4 Stars
Being alone is bad, but being left behind is unbearable. There are moments we can distract ourselves, but when they're gone it is miserable.Yes, I did pick this because of the cover--Gorgeous! But then I scanned reviews and saw my friend Katie had beat me to it, and her comments are what sent me to click the button. It was a great story based on the intersection of three individuals and their accounts of native tribes in New Guinea during the Interwar period.
How can I describe it except as beautifully tragic.
"Was she wine or bread to you?"
"What do you mean?"
"It's from an Amy Lowell poem we all loved in college. Wine is sort of thrilling and sensual, bread is familiar and essential."There is so much loss in this. Characters still reeling from the catastrophic losses of World War I and drifting inexorably into WWII. In many ways, Fen, Andy and Nell are fleeing the modern world and those pressures, but each has their own motivations.
History hung suspended for months. I took solace in the not knowing.The indigenous tribes being compressed and forced into Western ideals while the observers watch the effects of change. Even their presence living amongst them is a catalyst. The arguing among the three as to the nature of their work and their interpretations is very interesting.
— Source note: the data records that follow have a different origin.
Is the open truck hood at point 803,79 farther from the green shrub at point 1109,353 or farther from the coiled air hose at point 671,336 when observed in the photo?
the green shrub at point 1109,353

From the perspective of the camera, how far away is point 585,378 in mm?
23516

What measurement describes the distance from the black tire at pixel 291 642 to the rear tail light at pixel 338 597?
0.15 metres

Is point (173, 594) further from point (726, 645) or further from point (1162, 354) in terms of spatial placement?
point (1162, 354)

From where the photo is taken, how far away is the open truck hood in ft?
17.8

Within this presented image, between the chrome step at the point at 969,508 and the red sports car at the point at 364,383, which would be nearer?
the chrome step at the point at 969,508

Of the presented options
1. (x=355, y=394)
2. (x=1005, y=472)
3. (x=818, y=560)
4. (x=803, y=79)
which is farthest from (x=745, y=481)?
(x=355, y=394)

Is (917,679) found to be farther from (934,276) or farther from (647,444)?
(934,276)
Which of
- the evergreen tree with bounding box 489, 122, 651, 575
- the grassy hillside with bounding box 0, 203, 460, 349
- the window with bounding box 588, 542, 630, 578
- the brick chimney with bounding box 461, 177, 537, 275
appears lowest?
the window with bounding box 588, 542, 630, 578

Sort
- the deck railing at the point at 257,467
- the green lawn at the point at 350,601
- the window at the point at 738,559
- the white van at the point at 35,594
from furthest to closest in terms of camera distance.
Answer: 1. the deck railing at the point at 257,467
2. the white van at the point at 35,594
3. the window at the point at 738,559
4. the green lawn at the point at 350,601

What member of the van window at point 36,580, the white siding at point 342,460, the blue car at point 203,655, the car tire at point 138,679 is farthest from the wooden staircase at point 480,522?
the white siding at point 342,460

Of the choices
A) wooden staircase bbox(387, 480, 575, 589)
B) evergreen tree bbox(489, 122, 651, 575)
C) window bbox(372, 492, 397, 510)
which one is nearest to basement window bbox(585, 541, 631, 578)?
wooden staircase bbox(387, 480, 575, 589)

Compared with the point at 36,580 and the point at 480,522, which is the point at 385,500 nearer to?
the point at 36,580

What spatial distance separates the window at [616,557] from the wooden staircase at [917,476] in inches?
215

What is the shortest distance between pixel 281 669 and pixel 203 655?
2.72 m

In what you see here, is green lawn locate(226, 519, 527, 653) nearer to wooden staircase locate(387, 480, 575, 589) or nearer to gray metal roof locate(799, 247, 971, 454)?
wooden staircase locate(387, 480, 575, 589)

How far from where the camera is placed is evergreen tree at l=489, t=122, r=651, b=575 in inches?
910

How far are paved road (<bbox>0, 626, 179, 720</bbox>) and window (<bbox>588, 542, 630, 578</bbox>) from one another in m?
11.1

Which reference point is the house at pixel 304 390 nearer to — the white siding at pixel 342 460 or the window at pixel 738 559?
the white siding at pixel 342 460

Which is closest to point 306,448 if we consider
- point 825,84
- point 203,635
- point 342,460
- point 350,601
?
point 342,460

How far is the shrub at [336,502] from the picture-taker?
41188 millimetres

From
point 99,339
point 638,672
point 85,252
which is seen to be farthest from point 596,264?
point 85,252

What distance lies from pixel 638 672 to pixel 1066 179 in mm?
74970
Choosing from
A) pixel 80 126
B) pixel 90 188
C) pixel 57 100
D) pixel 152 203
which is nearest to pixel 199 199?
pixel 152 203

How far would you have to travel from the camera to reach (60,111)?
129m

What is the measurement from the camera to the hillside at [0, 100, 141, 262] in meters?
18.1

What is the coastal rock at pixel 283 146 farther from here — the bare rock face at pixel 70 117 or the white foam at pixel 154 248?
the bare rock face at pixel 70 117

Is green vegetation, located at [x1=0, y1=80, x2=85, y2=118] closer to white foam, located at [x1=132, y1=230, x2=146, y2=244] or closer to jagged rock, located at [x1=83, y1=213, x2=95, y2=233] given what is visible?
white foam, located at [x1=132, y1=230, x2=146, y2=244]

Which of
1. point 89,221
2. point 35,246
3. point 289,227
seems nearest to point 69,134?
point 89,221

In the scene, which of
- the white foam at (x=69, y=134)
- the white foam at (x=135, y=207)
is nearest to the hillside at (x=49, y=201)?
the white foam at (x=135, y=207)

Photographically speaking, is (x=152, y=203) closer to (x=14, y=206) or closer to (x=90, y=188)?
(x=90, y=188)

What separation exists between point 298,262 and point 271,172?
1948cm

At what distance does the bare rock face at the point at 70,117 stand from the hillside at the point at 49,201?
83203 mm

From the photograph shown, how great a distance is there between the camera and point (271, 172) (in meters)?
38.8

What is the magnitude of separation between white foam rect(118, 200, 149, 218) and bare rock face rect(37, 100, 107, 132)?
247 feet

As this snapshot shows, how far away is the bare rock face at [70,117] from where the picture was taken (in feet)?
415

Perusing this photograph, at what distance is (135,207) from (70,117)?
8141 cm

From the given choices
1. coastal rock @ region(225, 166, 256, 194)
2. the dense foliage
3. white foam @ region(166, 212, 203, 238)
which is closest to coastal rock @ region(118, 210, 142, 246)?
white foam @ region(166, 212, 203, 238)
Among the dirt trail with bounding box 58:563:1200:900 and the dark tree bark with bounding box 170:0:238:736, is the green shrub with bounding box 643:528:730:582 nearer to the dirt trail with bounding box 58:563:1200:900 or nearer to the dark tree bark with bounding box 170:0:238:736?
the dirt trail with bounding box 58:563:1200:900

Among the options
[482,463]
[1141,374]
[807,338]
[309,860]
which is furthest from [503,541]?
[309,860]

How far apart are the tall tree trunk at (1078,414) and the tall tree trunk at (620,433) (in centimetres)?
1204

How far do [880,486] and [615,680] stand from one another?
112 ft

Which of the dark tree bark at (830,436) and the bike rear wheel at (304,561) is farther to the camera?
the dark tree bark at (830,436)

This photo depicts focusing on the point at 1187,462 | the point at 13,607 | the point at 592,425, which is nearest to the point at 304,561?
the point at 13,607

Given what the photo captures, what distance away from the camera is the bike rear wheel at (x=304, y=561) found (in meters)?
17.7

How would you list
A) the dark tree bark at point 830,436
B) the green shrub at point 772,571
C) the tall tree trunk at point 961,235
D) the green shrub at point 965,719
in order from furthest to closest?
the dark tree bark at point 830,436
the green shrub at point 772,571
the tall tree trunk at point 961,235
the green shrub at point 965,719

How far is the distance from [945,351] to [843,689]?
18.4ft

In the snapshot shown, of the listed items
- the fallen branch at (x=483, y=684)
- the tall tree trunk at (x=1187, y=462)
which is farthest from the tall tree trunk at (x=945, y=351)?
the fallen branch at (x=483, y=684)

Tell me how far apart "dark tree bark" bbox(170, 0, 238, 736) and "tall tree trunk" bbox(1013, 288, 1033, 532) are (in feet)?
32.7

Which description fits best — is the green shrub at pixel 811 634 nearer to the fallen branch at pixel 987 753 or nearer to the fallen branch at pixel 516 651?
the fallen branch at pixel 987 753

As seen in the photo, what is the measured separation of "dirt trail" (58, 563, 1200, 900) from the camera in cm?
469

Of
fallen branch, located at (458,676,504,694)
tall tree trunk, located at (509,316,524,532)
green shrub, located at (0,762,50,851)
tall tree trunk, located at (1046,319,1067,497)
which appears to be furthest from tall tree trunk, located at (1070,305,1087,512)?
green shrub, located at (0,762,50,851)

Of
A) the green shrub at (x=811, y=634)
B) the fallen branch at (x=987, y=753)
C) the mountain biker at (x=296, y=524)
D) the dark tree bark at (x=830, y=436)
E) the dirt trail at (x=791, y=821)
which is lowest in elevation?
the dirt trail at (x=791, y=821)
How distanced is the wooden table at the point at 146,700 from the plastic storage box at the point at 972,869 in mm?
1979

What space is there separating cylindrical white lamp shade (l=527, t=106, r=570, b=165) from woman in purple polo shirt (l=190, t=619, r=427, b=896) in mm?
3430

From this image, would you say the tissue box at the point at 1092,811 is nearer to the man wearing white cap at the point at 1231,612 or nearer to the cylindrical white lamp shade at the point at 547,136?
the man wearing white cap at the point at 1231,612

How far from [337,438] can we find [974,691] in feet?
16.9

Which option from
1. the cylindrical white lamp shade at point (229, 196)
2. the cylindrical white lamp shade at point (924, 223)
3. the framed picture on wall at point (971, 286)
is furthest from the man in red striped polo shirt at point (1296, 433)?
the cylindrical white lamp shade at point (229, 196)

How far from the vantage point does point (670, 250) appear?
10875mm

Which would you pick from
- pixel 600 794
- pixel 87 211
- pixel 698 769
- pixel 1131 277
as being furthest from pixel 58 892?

I suppose a reader could take this as an armchair novel, but it's really not. It's filled with issues of self agency and oppression. The prose is lovely, so lovely that the horror creeps in on silent feet. It's always there, waiting for you to notice.
They want to tell their stories[...], they just don't always know how.I recommend this book. If you read this review, then read the blurb and decide for yourself, but I think if you got to the end of this with any level of curiosity then you might enjoy it.